Friday, April 20, 2012

Being Here



John Steinbeck began his book “Travels with Charlie” with the words: “When I was very young and the urge to be someplace else was upon me”...
He went on to write, with insight, humor, and I think poignancy, about wanderlust, about his occasional need to go someplace and to see things.

I am not John Steinbeck, but I can certainly relate.

One of my friends is in Costa Rica now on a bird photography adventure. Two other friends went to India in January, each on a very different kind of trip: One went to the north of the country to attend a 10-day teaching by the Dalai Lama in Bodh Gaya; the other spent a month traveling that vast continent by train, then ended her journey by taking in the beach scene in the south. Two other friends spent Christmas in South America, hiking in Patagonia.

“The world is big and life is short,” one of my friends says.

Ah, the urge to see things...to be someplace else...
***
Perhaps as tonic to my own, currently-going-nowhere-existence -- I have photographic commitments on my calendar and thus I must stay close to home -- I headed out the door this week with specific intentions to see what I could see, right here at home....and, by the way, to be content with that.

Here are notes from my experiences this week at non-travel:

--There is an old blue golf umbrella on our front porch (I am not a golfer, but I do have a couple of clubs that my dad gave me, and of course the umbrella.) For some reason, come springtime, little frogs seem to crawl up inside the umbrella and hang out there (I found a frog in the umbrella last year too.)

--Just down the lane, my friend Rusty the Horse comes running across his pasture when he sees me coming, knowing I almost always have treats in my pocket.

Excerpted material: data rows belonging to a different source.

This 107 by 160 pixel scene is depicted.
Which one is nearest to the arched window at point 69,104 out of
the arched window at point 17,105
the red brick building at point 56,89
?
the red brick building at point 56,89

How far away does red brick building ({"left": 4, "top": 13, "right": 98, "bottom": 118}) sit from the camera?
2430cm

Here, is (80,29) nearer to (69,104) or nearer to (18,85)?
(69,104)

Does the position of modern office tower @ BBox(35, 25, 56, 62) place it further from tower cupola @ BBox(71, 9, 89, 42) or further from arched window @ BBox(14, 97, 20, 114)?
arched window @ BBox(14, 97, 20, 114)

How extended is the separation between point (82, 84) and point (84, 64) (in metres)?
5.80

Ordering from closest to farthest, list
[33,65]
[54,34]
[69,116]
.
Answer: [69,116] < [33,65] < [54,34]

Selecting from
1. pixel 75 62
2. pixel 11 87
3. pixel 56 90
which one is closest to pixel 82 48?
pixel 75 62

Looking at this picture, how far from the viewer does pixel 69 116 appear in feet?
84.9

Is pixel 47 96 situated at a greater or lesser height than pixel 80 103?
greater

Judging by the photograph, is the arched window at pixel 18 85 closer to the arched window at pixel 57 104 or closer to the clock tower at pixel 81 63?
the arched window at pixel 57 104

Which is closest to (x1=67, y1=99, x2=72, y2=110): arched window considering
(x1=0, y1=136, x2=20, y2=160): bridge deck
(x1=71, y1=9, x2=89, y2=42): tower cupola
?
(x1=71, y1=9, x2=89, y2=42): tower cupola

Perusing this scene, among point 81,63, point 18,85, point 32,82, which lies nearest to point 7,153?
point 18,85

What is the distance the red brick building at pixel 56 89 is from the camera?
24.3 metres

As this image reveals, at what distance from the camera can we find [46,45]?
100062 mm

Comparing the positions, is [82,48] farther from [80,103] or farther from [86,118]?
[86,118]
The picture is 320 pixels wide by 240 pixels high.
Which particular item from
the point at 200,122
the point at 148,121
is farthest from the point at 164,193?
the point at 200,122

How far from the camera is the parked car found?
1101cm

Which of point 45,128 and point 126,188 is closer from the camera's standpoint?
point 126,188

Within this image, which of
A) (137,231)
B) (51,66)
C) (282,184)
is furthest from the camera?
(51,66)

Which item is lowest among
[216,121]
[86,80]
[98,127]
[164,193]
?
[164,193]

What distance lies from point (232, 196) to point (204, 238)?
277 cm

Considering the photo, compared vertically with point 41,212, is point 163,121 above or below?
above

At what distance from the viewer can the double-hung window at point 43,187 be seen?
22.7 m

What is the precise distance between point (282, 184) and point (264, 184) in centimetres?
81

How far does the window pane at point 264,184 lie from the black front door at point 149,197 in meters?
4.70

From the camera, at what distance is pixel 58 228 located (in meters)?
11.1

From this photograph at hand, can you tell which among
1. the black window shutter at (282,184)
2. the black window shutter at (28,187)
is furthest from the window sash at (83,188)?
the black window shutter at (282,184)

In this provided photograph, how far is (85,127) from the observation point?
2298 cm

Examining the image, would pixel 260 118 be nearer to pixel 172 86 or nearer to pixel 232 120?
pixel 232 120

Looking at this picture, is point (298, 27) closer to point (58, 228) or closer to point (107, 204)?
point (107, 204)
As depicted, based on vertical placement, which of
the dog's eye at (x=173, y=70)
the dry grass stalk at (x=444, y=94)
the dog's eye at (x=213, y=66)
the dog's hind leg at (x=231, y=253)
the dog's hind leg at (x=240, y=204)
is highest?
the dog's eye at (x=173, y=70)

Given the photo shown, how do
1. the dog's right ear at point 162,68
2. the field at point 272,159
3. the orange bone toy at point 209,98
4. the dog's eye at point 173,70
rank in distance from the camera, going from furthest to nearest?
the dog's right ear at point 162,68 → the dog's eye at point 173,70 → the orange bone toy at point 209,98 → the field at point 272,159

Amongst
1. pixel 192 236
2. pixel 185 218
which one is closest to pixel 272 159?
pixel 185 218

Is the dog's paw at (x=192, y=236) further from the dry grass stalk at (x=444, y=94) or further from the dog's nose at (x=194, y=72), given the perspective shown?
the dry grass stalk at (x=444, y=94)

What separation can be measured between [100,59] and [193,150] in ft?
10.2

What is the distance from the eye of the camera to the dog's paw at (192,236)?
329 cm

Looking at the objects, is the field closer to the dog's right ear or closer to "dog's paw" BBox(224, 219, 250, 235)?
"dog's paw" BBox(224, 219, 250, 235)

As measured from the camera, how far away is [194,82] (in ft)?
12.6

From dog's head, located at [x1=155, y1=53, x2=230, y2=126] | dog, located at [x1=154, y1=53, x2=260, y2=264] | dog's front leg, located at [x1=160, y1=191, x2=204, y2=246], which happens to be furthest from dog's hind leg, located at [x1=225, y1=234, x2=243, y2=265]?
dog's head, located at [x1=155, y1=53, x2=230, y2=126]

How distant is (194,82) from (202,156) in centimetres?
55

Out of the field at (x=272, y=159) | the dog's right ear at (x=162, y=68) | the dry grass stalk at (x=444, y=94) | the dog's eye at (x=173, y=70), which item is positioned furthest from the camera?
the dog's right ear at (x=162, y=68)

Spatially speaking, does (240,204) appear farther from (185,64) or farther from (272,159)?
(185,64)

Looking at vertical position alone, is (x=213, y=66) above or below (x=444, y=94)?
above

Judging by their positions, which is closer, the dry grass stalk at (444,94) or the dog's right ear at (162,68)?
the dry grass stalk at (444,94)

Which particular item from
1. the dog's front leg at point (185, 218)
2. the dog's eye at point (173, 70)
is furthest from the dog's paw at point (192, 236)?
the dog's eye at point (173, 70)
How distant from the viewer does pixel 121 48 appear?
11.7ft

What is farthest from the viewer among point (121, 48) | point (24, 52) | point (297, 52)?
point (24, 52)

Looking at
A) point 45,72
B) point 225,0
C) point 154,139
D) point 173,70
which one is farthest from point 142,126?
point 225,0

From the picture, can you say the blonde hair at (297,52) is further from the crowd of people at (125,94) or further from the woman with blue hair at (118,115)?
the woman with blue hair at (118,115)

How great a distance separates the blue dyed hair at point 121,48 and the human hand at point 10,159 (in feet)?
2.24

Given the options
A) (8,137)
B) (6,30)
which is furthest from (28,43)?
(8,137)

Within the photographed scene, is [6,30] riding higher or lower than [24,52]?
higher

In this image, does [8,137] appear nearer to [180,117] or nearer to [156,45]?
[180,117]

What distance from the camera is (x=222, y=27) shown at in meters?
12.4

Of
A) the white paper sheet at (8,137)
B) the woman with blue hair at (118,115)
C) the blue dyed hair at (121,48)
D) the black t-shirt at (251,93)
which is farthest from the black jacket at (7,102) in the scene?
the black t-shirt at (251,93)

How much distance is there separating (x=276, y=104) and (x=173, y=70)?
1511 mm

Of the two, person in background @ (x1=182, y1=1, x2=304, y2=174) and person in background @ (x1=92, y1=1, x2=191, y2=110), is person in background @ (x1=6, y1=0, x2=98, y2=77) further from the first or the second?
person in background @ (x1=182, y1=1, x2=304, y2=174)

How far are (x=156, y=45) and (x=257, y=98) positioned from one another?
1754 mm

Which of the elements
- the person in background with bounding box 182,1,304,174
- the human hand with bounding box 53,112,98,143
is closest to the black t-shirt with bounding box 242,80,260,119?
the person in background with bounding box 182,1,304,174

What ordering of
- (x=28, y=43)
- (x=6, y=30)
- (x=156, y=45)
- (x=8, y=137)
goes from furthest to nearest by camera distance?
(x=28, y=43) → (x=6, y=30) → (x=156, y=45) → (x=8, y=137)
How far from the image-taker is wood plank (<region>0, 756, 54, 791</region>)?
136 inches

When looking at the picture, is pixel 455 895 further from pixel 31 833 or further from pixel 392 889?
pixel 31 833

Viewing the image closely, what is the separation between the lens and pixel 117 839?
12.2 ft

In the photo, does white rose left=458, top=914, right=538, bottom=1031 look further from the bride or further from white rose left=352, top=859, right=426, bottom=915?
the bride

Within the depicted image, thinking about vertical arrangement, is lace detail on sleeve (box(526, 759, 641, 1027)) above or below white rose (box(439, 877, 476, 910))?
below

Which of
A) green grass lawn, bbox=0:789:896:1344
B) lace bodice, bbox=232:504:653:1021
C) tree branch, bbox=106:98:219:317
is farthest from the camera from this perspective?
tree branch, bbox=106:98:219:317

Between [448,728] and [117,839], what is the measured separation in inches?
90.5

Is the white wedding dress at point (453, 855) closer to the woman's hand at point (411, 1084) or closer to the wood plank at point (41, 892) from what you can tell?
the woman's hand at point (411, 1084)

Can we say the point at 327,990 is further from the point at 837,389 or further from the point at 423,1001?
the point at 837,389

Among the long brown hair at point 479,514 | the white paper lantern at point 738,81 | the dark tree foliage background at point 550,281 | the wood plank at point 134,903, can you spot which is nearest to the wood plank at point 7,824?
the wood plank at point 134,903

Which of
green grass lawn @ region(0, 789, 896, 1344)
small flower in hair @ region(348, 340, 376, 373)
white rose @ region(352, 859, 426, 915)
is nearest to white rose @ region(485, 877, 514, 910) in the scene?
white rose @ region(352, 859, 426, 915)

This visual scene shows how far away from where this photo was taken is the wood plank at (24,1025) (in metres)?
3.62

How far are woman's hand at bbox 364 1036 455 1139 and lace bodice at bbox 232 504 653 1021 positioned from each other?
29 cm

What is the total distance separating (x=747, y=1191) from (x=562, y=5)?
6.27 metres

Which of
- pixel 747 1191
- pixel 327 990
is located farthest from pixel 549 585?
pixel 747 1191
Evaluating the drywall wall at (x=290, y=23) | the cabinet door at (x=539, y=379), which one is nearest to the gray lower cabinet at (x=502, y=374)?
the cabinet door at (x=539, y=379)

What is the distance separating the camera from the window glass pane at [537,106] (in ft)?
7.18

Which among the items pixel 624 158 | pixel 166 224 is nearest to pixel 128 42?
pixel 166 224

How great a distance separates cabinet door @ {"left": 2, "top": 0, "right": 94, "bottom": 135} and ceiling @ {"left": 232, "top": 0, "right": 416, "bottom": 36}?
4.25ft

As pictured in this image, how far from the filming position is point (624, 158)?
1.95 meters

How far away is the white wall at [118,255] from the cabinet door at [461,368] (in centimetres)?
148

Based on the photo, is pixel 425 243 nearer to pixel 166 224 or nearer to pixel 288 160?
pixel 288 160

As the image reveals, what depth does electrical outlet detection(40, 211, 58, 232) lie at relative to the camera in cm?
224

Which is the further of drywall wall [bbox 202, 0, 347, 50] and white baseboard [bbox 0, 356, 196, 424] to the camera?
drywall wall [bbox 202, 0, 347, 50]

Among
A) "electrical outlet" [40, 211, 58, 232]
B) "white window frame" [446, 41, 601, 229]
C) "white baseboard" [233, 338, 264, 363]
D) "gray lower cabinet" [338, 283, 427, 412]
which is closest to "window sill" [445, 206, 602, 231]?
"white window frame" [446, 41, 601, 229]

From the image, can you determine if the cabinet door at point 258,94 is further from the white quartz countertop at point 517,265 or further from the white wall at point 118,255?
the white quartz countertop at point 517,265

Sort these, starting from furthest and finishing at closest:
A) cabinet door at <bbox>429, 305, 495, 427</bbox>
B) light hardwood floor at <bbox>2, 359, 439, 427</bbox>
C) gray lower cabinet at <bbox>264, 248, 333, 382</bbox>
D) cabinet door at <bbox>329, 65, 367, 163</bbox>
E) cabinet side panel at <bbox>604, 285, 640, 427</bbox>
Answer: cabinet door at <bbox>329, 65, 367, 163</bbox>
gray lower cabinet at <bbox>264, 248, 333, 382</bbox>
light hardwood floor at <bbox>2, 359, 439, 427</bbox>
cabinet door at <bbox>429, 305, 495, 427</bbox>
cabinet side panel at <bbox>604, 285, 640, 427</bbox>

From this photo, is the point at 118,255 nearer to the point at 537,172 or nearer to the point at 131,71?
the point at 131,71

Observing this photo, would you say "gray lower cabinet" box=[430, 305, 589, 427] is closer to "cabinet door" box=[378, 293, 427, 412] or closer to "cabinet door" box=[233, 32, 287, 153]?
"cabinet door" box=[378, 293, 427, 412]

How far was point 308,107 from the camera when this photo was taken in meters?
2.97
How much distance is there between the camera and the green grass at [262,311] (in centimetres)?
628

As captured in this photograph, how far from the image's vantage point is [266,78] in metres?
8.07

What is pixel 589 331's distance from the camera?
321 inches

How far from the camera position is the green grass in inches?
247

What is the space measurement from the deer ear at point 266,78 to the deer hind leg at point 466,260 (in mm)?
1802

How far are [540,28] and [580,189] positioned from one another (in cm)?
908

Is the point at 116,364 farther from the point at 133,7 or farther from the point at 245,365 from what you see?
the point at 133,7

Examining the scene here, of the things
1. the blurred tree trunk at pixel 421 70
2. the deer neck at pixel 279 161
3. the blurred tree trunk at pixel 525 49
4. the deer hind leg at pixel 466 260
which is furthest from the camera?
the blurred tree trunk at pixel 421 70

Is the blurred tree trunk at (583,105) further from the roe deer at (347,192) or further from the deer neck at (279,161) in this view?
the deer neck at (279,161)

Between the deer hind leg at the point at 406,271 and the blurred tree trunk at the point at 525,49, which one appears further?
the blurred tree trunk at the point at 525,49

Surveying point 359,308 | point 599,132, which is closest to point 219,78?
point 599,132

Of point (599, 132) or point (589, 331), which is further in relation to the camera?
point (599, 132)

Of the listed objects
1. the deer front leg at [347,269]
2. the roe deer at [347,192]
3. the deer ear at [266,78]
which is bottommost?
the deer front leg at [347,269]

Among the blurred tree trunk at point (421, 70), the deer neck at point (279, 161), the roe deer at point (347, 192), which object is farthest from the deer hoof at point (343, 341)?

I produce the goods, and then Rusty and I visit. Rusty has amazing blue eyes, and on a pretty, blue-sky spring day, I realize that even if I can’t be someplace exotic, my mood is anything but blue.

--Back at home after my visit with Rusty, I spend some time, laying on my back under our magnolia tree, looking up at the blossoms. They remind me of fireworks.

I point my lens right toward the sun and shoot pictures of the blossoms, and the blinding sunburst. For several minutes thereafter, my eyes water and everything I look at is tinged in a weird yellow color.